[The problem]: Omitting all images, transcribe the entries word for word.

[Source material]:
******************************
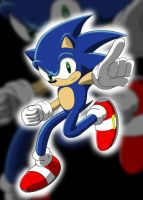 Sonic by TheWax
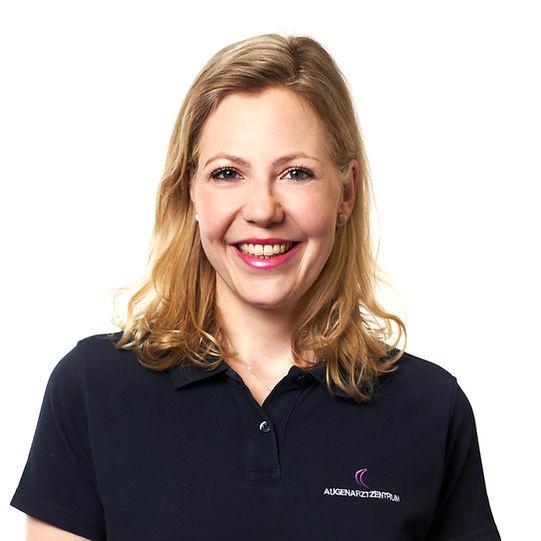 Jasmin Müller, CFO & HR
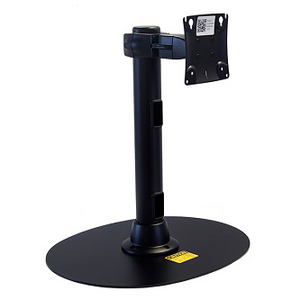 Tech Tower, Freestanding Base, Double Pivot Flat Monitor Mount (367-4012-06) with Printer Tray Arm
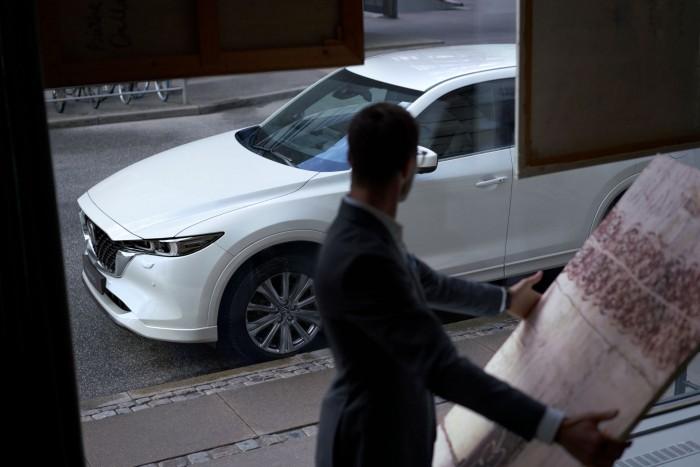 2022-Mazda-CX-5-facelift-14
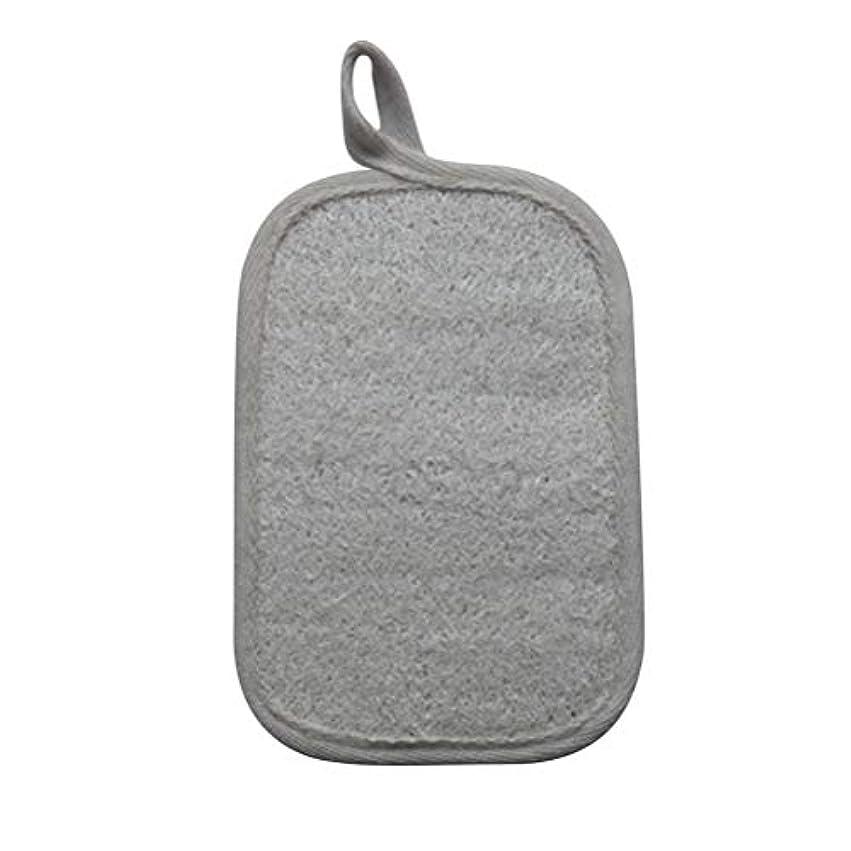 ポイント普通に報酬のHealifty シャワーのための自然なLoofahのスポンジパッドの風呂の剥離のスポンジのスクラバーのブラシ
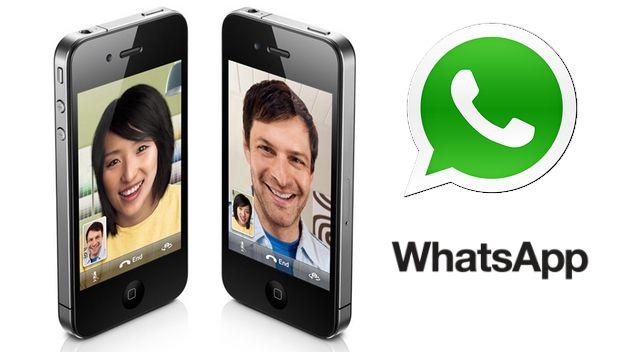 whatsapp_videollamadas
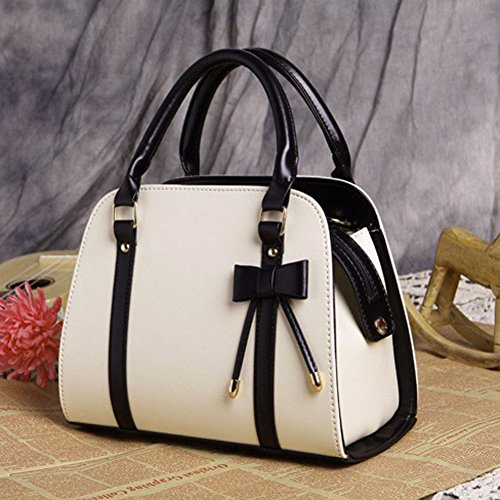 women-handbag-shoulder-bags-tote-purse-pu-leather-ladies-messenger-hobo-bag-2016-new-fashion-women-b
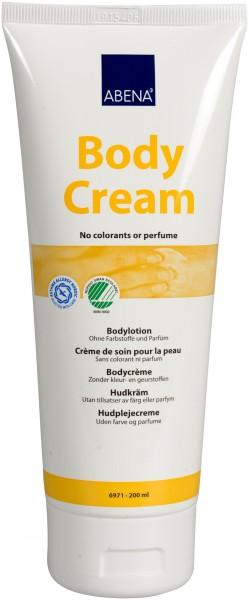 Abena Skincare - 200 ml - Bodylotion unparfümiert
******************************
[Response]:
 Sonic by TheWax
 Jasmin Müller, CFO & HR
 Tech Tower, Freestanding Base, Double Pivot Flat Monitor Mount (367-4012-06) with Printer Tray Arm
 2022-Mazda-CX-5-facelift-14
 ポイント普通に報酬のHealifty シャワーのための自然なLoofahのスポンジパッドの風呂の剥離のスポンジのスクラバーのブラシ
 whatsapp_videollamadas
 women-handbag-shoulder-bags-tote-purse-pu-leather-ladies-messenger-hobo-bag-2016-new-fashion-women-b
 Abena Skincare - 200 ml - Bodylotion unparfümiert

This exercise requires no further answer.